Il piano prevedeva l’ampliamento dei circuiti NTC con nuove piste e impianti su
duecento ettari guadagnati distruggendo l’ultimo pezzo di un antico bosco
mediterraneo e 351 ettari espropriando terreni dei cittadini. Tutto con il
consenso della Regione Puglia e dei comuni di Nardò e Porto Cesareo, che
riconoscevano in questo progetto la pubblica utilità. L’area rientra in un sito
di interesse comunitario e in una riserva regionale, è tutelata dalla normativa
comunitaria, la Direttiva Habitat e la rete Natura 2000 per la salvaguardia
della biodiversità. Normative che sono state aggirate senza il parere della
Commissione europea e senza dibattito pubblico, ignorando numerosi pareri
d’impatto ambientale negativi. Tutto grazie al “rilevante interesse pubblico”
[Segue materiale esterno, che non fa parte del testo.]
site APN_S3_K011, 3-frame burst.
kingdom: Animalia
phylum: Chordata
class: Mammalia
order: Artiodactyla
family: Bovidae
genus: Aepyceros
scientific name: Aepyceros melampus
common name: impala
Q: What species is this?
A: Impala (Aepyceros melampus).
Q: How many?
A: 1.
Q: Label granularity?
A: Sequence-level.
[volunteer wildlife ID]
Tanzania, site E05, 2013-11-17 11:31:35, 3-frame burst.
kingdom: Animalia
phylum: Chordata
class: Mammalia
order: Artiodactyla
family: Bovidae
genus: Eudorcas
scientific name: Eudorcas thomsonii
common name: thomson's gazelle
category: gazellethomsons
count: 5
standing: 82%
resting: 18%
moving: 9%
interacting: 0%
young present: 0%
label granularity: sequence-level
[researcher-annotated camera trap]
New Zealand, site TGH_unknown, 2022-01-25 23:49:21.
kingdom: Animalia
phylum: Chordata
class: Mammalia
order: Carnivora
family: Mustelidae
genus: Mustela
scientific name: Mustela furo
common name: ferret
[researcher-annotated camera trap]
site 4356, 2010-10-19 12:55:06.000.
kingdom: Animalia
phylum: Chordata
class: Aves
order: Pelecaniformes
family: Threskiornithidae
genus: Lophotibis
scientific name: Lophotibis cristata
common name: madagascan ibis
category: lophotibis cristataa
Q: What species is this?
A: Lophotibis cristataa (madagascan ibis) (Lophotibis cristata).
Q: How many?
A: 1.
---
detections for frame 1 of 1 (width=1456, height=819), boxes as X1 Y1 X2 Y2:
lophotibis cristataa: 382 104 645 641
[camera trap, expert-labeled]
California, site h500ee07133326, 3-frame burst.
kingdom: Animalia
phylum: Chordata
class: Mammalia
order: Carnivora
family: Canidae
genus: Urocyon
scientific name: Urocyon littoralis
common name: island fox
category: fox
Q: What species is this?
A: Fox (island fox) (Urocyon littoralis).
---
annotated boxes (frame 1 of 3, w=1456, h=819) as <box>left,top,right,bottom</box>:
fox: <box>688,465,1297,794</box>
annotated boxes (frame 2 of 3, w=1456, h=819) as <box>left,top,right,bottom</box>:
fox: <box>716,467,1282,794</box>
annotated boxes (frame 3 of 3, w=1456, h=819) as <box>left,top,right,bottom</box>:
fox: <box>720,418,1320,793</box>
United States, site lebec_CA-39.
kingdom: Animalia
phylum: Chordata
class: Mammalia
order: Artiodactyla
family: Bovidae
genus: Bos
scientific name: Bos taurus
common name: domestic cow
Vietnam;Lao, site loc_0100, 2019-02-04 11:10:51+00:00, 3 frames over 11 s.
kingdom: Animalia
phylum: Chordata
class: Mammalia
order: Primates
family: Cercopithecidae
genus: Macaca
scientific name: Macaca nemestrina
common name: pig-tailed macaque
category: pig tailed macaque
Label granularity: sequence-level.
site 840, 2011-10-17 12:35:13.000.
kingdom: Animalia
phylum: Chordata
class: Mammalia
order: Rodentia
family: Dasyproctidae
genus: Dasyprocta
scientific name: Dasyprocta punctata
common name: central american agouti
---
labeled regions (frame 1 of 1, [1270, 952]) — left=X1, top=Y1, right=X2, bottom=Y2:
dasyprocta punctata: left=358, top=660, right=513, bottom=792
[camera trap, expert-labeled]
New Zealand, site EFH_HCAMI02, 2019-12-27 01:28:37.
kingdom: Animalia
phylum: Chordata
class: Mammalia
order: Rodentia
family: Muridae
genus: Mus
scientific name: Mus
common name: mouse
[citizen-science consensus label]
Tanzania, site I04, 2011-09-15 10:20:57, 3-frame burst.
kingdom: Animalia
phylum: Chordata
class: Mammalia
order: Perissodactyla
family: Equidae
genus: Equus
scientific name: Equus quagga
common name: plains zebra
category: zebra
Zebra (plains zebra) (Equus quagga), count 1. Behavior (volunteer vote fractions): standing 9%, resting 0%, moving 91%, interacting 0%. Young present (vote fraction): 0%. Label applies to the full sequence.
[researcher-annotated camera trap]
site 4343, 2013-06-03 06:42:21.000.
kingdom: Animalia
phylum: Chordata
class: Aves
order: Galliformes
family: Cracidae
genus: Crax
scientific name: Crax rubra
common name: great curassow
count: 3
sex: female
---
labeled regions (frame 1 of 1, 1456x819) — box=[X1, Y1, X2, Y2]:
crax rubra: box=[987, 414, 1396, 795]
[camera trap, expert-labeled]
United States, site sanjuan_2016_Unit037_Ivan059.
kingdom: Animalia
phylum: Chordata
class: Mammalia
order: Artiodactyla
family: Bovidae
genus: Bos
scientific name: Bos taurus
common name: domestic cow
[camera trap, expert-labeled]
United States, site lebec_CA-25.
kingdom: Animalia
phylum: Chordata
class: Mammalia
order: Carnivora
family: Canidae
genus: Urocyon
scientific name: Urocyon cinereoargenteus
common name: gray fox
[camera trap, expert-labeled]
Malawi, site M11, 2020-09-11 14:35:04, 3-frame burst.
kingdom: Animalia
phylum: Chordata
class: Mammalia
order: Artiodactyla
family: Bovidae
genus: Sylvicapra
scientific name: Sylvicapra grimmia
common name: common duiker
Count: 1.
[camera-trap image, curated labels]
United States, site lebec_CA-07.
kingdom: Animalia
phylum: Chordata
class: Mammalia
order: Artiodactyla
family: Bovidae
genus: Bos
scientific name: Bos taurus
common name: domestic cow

connesso alla salute dell’uomo e alla sicurezza pubblica. Infatti, alla
distruzione del bosco, il progetto affianca la realizzazione di un centro di
elisoccorso attrezzato con eliporto e annesse strutture sanitarie, un centro
visite polifunzionale e un centro di sicurezza antincendi. Molto è stato detto
riguardo la reale utilità pubblica di queste opere: gli ospedali di Lecce e
Brindisi sono sprovvisti di piste di atterraggio e gli incendi che nei mesi
estivi hanno interessato le campagne nei terreni limitrofi all’anello di Porsche
non hanno visto i soccorsi di NTC.
L’IMBROGLIO ECOLOGICO
Le misure compensative alla distruzione del bosco sarebbero state la
rinaturalizzazione e riforestazione delle aree intorno al perimetro di NTC, ma
era impensabile rimpiazzare una comunità ecosistemica complessa e
autosufficiente con filari di alberelli bisognosi di anni e acqua per crescere,
con sole dodici specie vegetali contro le quattrocentoventi attestate nel bosco
secolare. Per fare spazio alle piste di prova per auto
elettriche, Porsche avrebbe tradito le promesse di sostenibilità del gruppo
Volkswagen, di cui fa parte: “lasciare un mondo migliore per le generazioni
future”, “sostenibilità significa mantenere a lungo termine sistemi ecologici,
sociali ed economici sostenibili a livello globale, regionale e locale”.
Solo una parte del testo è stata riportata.